[Saved entries]
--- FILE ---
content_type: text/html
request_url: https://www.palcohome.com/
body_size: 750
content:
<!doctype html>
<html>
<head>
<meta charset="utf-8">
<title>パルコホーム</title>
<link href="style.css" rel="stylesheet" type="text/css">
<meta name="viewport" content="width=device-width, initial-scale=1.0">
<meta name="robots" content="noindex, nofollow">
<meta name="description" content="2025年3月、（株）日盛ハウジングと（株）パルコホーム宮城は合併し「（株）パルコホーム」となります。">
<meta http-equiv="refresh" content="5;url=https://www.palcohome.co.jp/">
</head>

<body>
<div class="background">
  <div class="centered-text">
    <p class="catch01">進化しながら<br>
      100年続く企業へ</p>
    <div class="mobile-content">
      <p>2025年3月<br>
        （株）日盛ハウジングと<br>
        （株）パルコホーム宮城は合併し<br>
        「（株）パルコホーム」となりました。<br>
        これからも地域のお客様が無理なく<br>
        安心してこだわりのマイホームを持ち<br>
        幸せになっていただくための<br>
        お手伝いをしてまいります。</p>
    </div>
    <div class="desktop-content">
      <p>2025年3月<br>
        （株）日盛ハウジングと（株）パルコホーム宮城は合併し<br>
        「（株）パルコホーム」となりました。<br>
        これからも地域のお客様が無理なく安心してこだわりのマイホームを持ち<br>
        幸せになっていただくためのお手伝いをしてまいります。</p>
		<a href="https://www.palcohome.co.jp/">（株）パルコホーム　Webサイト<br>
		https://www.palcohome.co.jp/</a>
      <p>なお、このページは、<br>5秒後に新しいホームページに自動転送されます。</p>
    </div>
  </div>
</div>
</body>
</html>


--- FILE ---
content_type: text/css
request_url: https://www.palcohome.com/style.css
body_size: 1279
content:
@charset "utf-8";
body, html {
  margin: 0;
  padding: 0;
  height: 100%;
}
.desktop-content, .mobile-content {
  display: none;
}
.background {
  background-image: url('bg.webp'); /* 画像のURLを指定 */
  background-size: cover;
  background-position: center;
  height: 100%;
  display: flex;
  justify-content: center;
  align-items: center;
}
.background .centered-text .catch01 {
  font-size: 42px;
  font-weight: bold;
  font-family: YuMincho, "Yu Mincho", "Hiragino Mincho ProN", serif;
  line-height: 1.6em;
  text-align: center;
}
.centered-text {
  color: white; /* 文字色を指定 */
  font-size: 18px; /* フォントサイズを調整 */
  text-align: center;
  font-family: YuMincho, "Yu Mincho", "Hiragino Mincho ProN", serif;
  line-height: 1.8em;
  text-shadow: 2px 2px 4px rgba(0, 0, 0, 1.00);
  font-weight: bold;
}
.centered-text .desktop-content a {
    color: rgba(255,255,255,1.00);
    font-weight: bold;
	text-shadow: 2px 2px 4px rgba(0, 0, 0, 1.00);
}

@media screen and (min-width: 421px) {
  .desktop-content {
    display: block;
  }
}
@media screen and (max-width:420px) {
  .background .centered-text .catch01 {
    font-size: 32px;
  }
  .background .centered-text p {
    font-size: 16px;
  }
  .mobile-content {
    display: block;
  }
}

What is being asked
Go through the entries above and restate each one exactly.

Solution for this problem
--- FILE ---
content_type: text/html
request_url: https://www.palcohome.com/
body_size: 750
content:
<!doctype html>
<html>
<head>
<meta charset="utf-8">
<title>パルコホーム</title>
<link href="style.css" rel="stylesheet" type="text/css">
<meta name="viewport" content="width=device-width, initial-scale=1.0">
<meta name="robots" content="noindex, nofollow">
<meta name="description" content="2025年3月、（株）日盛ハウジングと（株）パルコホーム宮城は合併し「（株）パルコホーム」となります。">
<meta http-equiv="refresh" content="5;url=https://www.palcohome.co.jp/">
</head>

<body>
<div class="background">
  <div class="centered-text">
    <p class="catch01">進化しながら<br>
      100年続く企業へ</p>
    <div class="mobile-content">
      <p>2025年3月<br>
        （株）日盛ハウジングと<br>
        （株）パルコホーム宮城は合併し<br>
        「（株）パルコホーム」となりました。<br>
        これからも地域のお客様が無理なく<br>
        安心してこだわりのマイホームを持ち<br>
        幸せになっていただくための<br>
        お手伝いをしてまいります。</p>
    </div>
    <div class="desktop-content">
      <p>2025年3月<br>
        （株）日盛ハウジングと（株）パルコホーム宮城は合併し<br>
        「（株）パルコホーム」となりました。<br>
        これからも地域のお客様が無理なく安心してこだわりのマイホームを持ち<br>
        幸せになっていただくためのお手伝いをしてまいります。</p>
		<a href="https://www.palcohome.co.jp/">（株）パルコホーム　Webサイト<br>
		https://www.palcohome.co.jp/</a>
      <p>なお、このページは、<br>5秒後に新しいホームページに自動転送されます。</p>
    </div>
  </div>
</div>
</body>
</html>


--- FILE ---
content_type: text/css
request_url: https://www.palcohome.com/style.css
body_size: 1279
content:
@charset "utf-8";
body, html {
  margin: 0;
  padding: 0;
  height: 100%;
}
.desktop-content, .mobile-content {
  display: none;
}
.background {
  background-image: url('bg.webp'); /* 画像のURLを指定 */
  background-size: cover;
  background-position: center;
  height: 100%;
  display: flex;
  justify-content: center;
  align-items: center;
}
.background .centered-text .catch01 {
  font-size: 42px;
  font-weight: bold;
  font-family: YuMincho, "Yu Mincho", "Hiragino Mincho ProN", serif;
  line-height: 1.6em;
  text-align: center;
}
.centered-text {
  color: white; /* 文字色を指定 */
  font-size: 18px; /* フォントサイズを調整 */
  text-align: center;
  font-family: YuMincho, "Yu Mincho", "Hiragino Mincho ProN", serif;
  line-height: 1.8em;
  text-shadow: 2px 2px 4px rgba(0, 0, 0, 1.00);
  font-weight: bold;
}
.centered-text .desktop-content a {
    color: rgba(255,255,255,1.00);
    font-weight: bold;
	text-shadow: 2px 2px 4px rgba(0, 0, 0, 1.00);
}

@media screen and (min-width: 421px) {
  .desktop-content {
    display: block;
  }
}
@media screen and (max-width:420px) {
  .background .centered-text .catch01 {
    font-size: 32px;
  }
  .background .centered-text p {
    font-size: 16px;
  }
  .mobile-content {
    display: block;
  }
}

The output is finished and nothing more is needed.